Va ricordato, infine, che, con l’ultimo documento di prassi, è stato concesso al fornitore di applicare la disciplina della scissione dei pagamenti anche per le note di variazione in diminuzione emesse dopo il 1° gennaio 2015, ma che si riferiscono a una fattura originaria del 2014.
Lo strumento della nota di variazione, ai sensi dell’articolo 26, terzo comma, del Dpr 633/1972, potrà essere utilizzato dal fornitore, anche in unico esemplare, per correggere tutte le fatture erroneamente emesse senza l’indicazione “scissione dei pagamenti”.
Sanzioni
Sempre la circolare n. 15/E, considerate le obiettive condizioni di incertezza di una procedura appena avviata, salva i comportamenti attuati prima della sua pubblicazione, cioè prima del 14 aprile scorso, solo quando, però, l’imposta sia stata assolta (tutto ciò, in ossequio alle indicazioni dell’articolo 10, comma 3, della legge 212/2000 – Statuto dei diritti del contribuente).

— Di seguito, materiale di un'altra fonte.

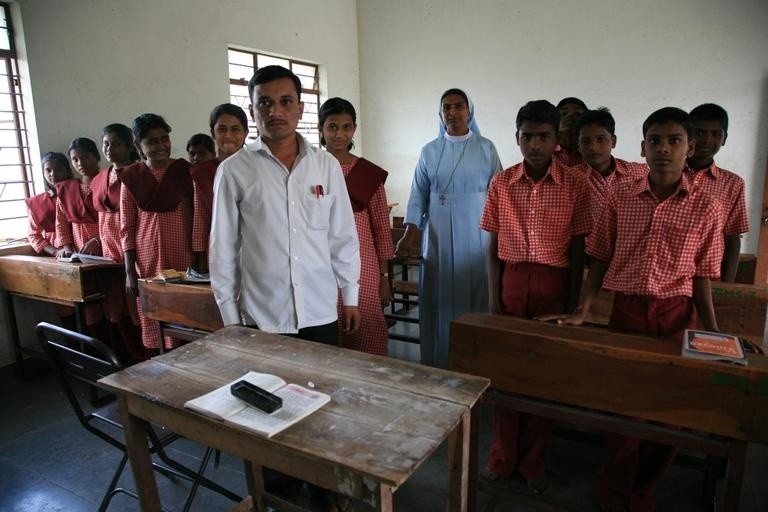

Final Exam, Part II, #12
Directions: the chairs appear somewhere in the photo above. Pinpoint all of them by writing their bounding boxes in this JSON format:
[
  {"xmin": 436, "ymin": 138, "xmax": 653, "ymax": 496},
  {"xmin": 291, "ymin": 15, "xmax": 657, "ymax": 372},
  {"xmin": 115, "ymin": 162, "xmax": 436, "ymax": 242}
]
[{"xmin": 36, "ymin": 322, "xmax": 244, "ymax": 512}]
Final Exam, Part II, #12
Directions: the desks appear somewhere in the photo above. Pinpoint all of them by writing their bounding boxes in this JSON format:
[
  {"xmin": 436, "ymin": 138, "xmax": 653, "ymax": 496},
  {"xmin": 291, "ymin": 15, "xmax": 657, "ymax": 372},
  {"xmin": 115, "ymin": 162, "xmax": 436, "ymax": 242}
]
[
  {"xmin": 0, "ymin": 255, "xmax": 131, "ymax": 406},
  {"xmin": 449, "ymin": 313, "xmax": 767, "ymax": 511},
  {"xmin": 138, "ymin": 274, "xmax": 224, "ymax": 357},
  {"xmin": 97, "ymin": 326, "xmax": 491, "ymax": 512}
]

Pertanto, ove le Amministrazioni pubbliche, dopo il 1° gennaio 2015, abbiano corrisposto al fornitore l’Iva a esse addebitata in relazione a operazioni fatturate a partire dalla medesima data e, a sua volta, il fornitore abbia computato in sede di ordinaria liquidazione, l’imposta incassata dalle Pa, non occorrerà effettuare alcuna variazione.
Laddove, tuttavia, la Pa non abbia corrisposto al fornitore l’Iva, da questi erroneamente addebitata, quest’ultimo potrà procedere a “regolarizzare” con l’emissione di apposita nota di variazione (exarticolo 26, terzo comma, del Dpr 633/1972). Al contrario, ove il fornitore abbia erroneamente emesso fattura con l’annotazione “scissione dei pagamenti” lo stesso dovrà correggere il proprio operato ed esercitare la rivalsa nei modi ordinari. In tal caso, le Pa dovranno corrispondere al fornitore l’Iva addebitata.

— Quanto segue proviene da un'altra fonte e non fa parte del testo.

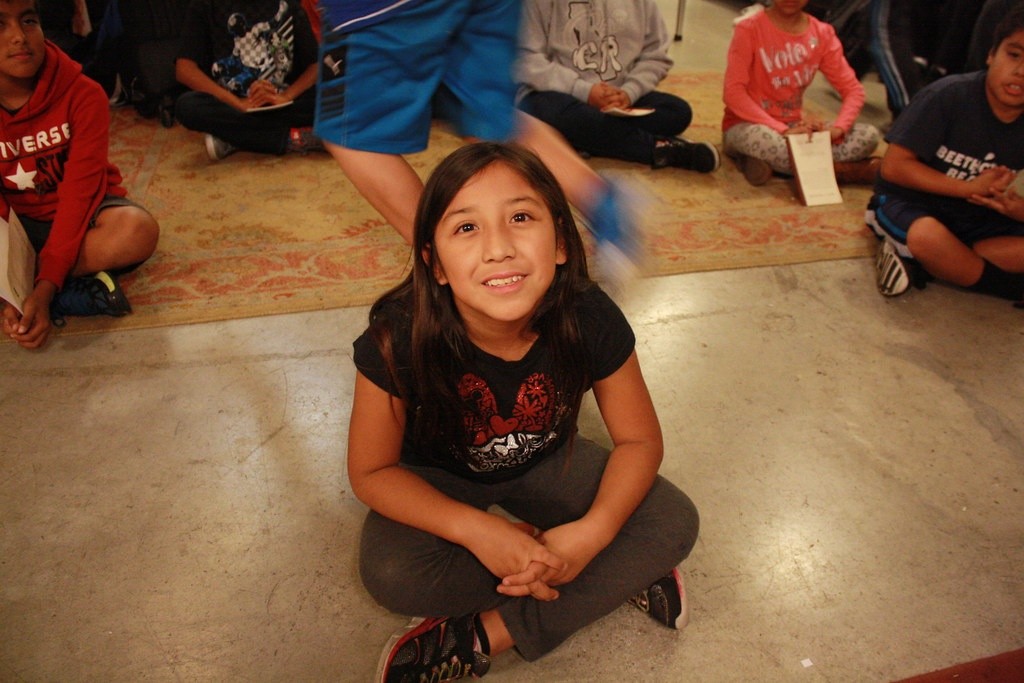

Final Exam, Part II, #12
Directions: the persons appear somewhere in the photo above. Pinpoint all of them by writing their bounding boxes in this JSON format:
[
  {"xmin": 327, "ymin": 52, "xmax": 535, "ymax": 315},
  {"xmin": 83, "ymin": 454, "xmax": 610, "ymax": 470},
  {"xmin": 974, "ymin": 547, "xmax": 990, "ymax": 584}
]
[
  {"xmin": 862, "ymin": 2, "xmax": 1024, "ymax": 309},
  {"xmin": 36, "ymin": 0, "xmax": 321, "ymax": 159},
  {"xmin": 834, "ymin": 0, "xmax": 919, "ymax": 124},
  {"xmin": 513, "ymin": 0, "xmax": 721, "ymax": 174},
  {"xmin": 0, "ymin": 0, "xmax": 161, "ymax": 349},
  {"xmin": 345, "ymin": 141, "xmax": 700, "ymax": 683},
  {"xmin": 719, "ymin": 1, "xmax": 883, "ymax": 187},
  {"xmin": 311, "ymin": 1, "xmax": 650, "ymax": 288}
]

Una disposizione a regime, invece, è quella relativa ai fornitori, che emettono fattura non contenente l’indicazione “scissione dei pagamenti” o “split payment“: a questi è applicabile la sanzione di cui all’articolo 9, comma 1, del Dlgs 471/1997. Resta salva la non applicazione della predetta sanzione nell’ipotesi in cui il fornitore si sia attenuto alle indicazioni fornite dalla Pa circa la riconducibilità dell’operazione nell’ambito soggettivo di applicazione della scissione dei pagamenti e sempre che l’imposta sia stata assolta, ancorché in modo irregolare.

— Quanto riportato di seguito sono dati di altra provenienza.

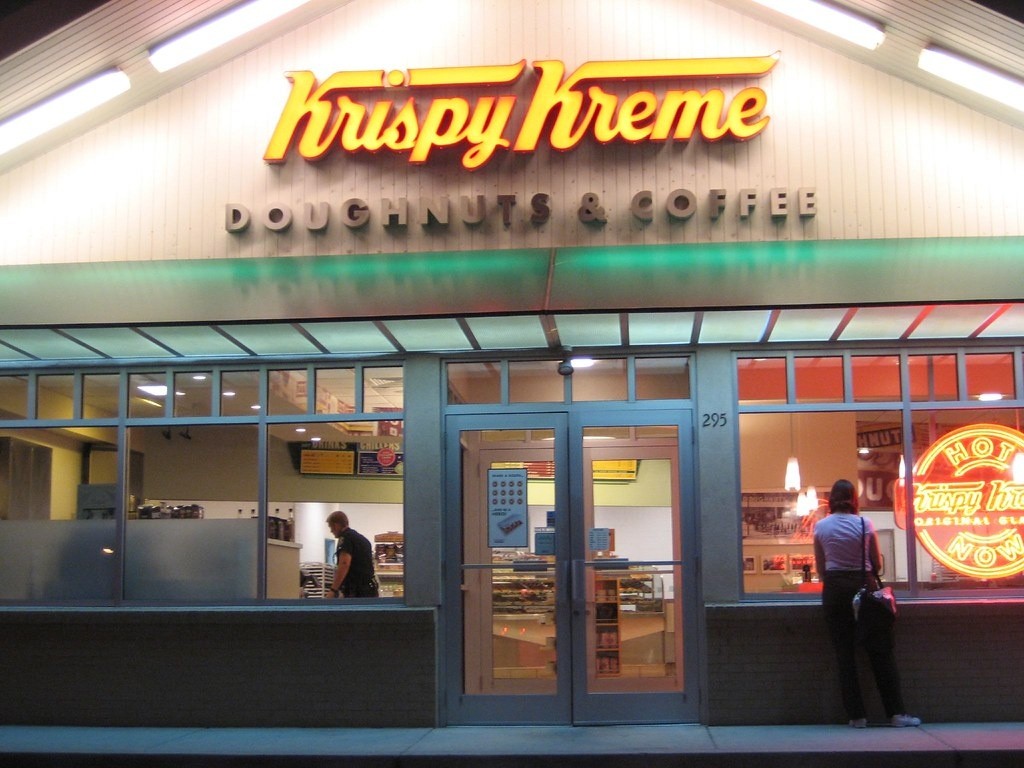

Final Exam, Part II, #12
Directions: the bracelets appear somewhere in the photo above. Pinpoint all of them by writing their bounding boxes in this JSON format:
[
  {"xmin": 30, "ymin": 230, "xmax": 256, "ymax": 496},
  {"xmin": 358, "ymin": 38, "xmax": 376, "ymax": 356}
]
[{"xmin": 330, "ymin": 588, "xmax": 337, "ymax": 593}]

Concludendo, alle Pa responsabili del versamento all’erario dell’imposta addebitata, nel caso di omesso o ritardato adempimento, è applicabile la sanzione dell’articolo 13 del Dlgs 471/1997. Le somme che la Pa avrebbe dovuto versare saranno riscosse mediante atto di recupero di cui all’articolo 1, comma 421, della legge 311/2004.